The speakers claimed that they managed to get scans of documents prepared by Korolev and his staff during the development of Tatvakuummagistral. According to calculations by Sergey Pavlovich, the way from Kazan to the largest city in the south-east of Tatarstan at that time was to take only 22 minutes. The work plan was drawn up until 1947, and then the same vacuum lines like Kazan-Bugulma were to appear in other parts of the USSR. Unfortunately, during the war, they couldn't wait for 5 years, the country faced a lot more urgent needs of defence. Beria personally ordered to close the experiment. The secrecy of documents has long been removed, but they are never demanded. ''People have ceased to believe in the dream. It is easier for them to believe in oil prices and sales in stores. Apparently, these sentiments have reached Russia as well,'' stated the multimillionaire from Singapore.

Fragment of the map from the Atlas of the Officer, 1947. Black dotted line shows the location of the planned railway between Kazan and the south-east of the republic. Black solid lines – railways available (platformaxxi.org)

Is the futurist going to invest?

For Tatarstan, which has been awaiting the construction of Moscow-Kazan high-speed highway for almost 10 years, the idea of a ten-minute transportation over a distance of hundreds of kilometres, expressed by Yangzhou Pao Mo, is like salt in the wound. Realnoe Vremya has already reported that not long ago the commercial partnership Ural High-Speed Highway advanced the initiative to build the HSR between the cities of Yekaterinburg and Chelyabinsk. At the same time, the ministry of transport and roads of Tatarstan insists that it is necessary to build the HSR first from Kazan-Nizhny Novgorod. Independent experts propose to focus on the construction of the railway between Kazan and Ufa and see it as part of the new Silk Road, which will connect Europe and China.

Will Yangzhou Pao Mo and his company Sun Juniper Inc. become investors in the real project on the territory of Tatarstan? The guest from Singapore answered the question of Realnoe Vremya in a very evasive way. He is going to return to Russia because he wants to visit Tomsk, where Boris Weinberg, another ideologist of vacuum transport, worked. In the next visit he expects to come over to Kazan and visit what is left from the unrealized road Kazan-Bugulma. But the very fact that the futurologist was given a tribune in Innopolis, which is one of the flagship projects of Tatarstan, indirectly indicates that the mutual interests are not only in scientific experiments of the past.

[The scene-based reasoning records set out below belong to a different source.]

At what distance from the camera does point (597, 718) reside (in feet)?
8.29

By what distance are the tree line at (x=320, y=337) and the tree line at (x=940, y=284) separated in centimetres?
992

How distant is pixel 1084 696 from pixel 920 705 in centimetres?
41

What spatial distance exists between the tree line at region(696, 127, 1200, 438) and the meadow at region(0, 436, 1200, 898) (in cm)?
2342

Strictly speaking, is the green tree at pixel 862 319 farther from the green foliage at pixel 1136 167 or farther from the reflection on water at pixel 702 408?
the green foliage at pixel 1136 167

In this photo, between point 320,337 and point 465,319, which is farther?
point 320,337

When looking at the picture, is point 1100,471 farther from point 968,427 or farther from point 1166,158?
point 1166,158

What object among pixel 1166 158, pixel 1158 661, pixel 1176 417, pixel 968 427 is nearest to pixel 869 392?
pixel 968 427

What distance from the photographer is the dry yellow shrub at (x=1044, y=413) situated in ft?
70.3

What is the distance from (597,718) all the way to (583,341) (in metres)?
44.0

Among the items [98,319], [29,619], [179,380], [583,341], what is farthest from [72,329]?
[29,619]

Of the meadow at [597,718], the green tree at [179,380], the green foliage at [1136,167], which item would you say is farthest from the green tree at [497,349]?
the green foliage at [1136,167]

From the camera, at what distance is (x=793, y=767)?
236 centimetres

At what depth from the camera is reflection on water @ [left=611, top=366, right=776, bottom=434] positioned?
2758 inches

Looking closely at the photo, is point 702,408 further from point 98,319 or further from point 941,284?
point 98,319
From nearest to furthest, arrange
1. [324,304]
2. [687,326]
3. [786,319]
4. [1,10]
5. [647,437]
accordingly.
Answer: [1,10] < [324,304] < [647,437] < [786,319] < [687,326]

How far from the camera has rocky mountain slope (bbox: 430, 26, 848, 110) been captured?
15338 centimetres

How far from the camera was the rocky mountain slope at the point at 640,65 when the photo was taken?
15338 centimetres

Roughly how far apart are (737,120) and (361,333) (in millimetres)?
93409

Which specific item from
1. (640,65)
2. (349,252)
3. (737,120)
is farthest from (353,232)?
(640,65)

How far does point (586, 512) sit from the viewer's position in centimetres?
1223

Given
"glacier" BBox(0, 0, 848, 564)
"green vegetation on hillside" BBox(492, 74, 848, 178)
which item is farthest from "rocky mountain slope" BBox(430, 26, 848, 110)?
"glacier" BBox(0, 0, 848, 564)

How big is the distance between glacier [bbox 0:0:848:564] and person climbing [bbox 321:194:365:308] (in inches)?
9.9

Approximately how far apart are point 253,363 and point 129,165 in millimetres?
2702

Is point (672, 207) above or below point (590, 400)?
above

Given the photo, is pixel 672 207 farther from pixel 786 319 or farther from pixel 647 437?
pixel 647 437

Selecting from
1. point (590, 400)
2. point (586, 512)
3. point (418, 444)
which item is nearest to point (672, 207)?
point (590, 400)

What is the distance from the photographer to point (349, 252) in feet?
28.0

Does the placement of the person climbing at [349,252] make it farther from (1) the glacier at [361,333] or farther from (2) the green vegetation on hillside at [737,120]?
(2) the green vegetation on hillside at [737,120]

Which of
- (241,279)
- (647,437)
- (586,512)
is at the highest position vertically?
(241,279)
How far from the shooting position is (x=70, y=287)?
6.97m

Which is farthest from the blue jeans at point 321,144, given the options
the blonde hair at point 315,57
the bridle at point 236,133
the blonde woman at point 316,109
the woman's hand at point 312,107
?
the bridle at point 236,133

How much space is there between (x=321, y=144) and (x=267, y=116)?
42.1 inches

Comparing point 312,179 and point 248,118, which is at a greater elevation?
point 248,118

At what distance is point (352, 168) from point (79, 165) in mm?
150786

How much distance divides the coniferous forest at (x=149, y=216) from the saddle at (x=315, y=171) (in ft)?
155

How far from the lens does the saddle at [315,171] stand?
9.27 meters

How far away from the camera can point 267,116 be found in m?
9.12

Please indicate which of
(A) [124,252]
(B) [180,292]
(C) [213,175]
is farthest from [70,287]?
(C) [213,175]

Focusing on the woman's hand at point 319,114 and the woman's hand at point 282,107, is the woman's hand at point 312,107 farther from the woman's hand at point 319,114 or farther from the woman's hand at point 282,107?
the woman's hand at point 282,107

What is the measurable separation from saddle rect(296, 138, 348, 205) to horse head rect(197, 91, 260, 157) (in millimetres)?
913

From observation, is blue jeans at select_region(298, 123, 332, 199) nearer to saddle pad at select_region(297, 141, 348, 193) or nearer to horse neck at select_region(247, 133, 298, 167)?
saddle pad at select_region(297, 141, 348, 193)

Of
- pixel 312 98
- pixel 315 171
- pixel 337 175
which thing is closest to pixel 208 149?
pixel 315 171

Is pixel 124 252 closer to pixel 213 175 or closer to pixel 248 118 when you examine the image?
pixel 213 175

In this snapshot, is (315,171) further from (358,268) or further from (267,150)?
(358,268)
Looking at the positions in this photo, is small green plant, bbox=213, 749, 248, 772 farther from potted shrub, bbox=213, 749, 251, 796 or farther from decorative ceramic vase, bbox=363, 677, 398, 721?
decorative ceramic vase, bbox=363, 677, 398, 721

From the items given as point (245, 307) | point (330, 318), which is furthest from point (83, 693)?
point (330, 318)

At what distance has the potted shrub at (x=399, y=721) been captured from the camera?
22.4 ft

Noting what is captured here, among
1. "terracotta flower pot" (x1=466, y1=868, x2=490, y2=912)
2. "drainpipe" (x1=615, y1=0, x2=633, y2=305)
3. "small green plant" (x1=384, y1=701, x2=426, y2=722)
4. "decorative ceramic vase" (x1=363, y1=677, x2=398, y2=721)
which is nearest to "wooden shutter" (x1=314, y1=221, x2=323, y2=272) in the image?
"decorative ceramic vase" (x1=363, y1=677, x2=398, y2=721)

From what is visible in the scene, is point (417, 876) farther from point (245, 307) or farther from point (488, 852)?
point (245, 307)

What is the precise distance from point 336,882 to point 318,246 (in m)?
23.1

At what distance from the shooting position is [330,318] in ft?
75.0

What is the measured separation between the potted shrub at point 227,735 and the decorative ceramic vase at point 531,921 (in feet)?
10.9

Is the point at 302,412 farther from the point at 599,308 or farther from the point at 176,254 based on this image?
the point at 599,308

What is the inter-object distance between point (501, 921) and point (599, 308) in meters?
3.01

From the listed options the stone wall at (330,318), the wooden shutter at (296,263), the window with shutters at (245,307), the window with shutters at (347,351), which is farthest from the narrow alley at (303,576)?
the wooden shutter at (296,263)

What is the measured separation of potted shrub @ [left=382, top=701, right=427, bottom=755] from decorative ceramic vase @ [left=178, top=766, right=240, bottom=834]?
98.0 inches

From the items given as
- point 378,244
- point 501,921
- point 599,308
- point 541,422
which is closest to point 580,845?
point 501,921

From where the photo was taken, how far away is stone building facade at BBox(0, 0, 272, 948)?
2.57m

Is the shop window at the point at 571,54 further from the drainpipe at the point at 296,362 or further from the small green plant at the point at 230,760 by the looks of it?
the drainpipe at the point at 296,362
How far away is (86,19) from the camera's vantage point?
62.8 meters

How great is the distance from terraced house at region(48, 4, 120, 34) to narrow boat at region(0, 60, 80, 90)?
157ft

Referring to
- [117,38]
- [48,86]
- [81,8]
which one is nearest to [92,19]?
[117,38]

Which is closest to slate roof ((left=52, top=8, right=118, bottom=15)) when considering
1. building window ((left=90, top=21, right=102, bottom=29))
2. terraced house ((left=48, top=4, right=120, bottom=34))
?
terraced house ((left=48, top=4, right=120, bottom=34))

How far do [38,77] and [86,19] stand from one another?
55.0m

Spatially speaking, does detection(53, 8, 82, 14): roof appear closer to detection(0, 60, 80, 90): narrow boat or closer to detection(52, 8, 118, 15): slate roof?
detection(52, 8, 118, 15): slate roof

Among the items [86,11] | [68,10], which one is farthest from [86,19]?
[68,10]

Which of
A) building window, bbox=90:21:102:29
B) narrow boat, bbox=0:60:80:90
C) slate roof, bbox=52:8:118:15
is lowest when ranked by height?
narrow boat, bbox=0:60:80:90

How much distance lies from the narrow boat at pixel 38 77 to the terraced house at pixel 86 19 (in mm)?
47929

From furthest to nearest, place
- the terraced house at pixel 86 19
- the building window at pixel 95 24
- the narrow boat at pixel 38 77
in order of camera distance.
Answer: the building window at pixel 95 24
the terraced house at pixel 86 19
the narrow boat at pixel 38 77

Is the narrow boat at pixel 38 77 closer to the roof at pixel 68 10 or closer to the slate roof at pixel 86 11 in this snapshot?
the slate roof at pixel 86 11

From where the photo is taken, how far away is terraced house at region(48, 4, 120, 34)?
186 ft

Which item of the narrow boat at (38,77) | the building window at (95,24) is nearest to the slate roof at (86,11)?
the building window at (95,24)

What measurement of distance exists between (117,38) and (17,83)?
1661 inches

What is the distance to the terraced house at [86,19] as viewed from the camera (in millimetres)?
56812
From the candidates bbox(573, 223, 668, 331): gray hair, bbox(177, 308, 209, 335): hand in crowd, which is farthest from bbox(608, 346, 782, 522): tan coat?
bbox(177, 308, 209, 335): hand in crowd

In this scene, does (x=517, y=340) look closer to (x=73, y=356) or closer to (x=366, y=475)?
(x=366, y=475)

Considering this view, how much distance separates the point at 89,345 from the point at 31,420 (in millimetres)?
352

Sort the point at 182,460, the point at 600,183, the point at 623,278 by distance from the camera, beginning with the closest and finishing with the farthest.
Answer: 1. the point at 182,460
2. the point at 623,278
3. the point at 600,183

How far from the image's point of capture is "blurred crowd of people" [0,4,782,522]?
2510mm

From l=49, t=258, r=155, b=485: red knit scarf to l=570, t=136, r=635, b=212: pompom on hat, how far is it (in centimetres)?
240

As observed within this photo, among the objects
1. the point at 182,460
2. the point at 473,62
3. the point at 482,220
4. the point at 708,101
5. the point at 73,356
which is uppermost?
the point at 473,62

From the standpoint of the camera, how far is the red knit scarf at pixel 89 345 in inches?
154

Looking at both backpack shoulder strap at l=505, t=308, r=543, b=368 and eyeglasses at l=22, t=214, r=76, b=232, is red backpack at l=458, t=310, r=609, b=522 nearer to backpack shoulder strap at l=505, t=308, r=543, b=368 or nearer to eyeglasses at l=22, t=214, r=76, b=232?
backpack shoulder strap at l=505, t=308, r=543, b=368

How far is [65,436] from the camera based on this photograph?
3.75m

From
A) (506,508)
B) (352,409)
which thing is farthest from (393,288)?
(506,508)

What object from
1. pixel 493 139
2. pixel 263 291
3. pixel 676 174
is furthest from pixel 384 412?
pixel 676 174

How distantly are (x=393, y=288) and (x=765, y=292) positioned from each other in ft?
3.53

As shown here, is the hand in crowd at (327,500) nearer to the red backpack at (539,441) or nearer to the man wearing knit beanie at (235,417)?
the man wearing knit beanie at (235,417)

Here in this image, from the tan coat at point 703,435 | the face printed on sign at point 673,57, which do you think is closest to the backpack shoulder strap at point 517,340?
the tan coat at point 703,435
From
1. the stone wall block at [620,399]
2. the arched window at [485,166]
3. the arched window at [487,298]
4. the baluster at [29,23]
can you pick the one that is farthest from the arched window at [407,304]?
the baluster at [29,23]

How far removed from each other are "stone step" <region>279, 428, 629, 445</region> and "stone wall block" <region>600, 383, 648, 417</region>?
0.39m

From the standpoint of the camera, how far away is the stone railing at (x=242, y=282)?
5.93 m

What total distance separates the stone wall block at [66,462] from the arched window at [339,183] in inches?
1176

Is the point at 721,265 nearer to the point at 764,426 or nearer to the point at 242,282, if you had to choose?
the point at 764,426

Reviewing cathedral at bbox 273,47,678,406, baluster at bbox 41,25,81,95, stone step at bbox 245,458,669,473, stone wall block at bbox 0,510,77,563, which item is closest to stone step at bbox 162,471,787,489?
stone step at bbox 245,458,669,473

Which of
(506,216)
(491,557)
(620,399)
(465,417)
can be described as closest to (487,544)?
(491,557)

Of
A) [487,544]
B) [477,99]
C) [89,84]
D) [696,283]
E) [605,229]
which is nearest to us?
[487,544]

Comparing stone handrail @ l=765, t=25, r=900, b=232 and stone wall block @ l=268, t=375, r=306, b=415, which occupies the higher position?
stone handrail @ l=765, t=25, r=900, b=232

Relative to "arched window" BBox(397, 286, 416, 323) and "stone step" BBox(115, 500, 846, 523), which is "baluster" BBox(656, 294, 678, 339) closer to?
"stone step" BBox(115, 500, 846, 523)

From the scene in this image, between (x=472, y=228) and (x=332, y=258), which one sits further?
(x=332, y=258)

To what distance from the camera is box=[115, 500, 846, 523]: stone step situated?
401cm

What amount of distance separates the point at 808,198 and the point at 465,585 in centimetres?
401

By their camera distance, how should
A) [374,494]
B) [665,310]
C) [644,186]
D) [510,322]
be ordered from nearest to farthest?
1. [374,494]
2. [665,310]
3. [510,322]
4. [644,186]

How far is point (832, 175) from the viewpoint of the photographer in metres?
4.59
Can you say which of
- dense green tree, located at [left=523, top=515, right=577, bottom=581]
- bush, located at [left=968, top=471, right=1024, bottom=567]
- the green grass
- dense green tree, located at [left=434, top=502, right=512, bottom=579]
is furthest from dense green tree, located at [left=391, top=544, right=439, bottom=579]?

''If we don't wait until the construction of the HSR from Moscow is started, we need to give a clear signal that we will then start building ourselves with the involvement of international investors. We are studying what the Singapore guest says and even met with him in his homeland. The ideas many seem too optimistic, but given that his company makes a profit, unlike the unprofitable Tesla, there is a rational kernel here. Transport connection of the capital of the republic with the south-east of the region is one of our priorities,'' a source close to the Kazan Kremlin commented to Realnoe Vremya.

Laboratory model of B.P. Weinberg electromagnetic road, 1913. Photo: kramola.info

''It is known that today our nearest and rather infamous neighbour, Ukraine, is claiming superiority in launching hyperloop in Old World. A test site is being prepared in the city of Dnepropetrovsk, which the current illegitimate government renamed into Dnipro. We must accept the challenge and be the first. Given the permanent political instability, with the participation of Saakashvili, Savchenko and others, we can be confident that it is us who is going to succeed,'' said Konstantin Tsaregradtsev, the president of the Russian Institute of Geostrategy, known for uncompromising performances on political talk shows, who also turned out to be in the audience of Innopolis.

''People like Yangzhou Pao Mo, Jack Ma, Bill Gates, Mark Zuckerberg and Elon Musk are born once in a blue moon. They make it clear that the possibilities of human mind are endless, the creative potential of entrepreneurship is endless, and inspire you to work. I am sure that this story will take off,'' Kirill Ulibin, the director of Breakout Innovation Incubator, shared his impressions from the meeting.

Traditional tea with chuck-chuck was awaiting for all the guests and speakers after the presentation.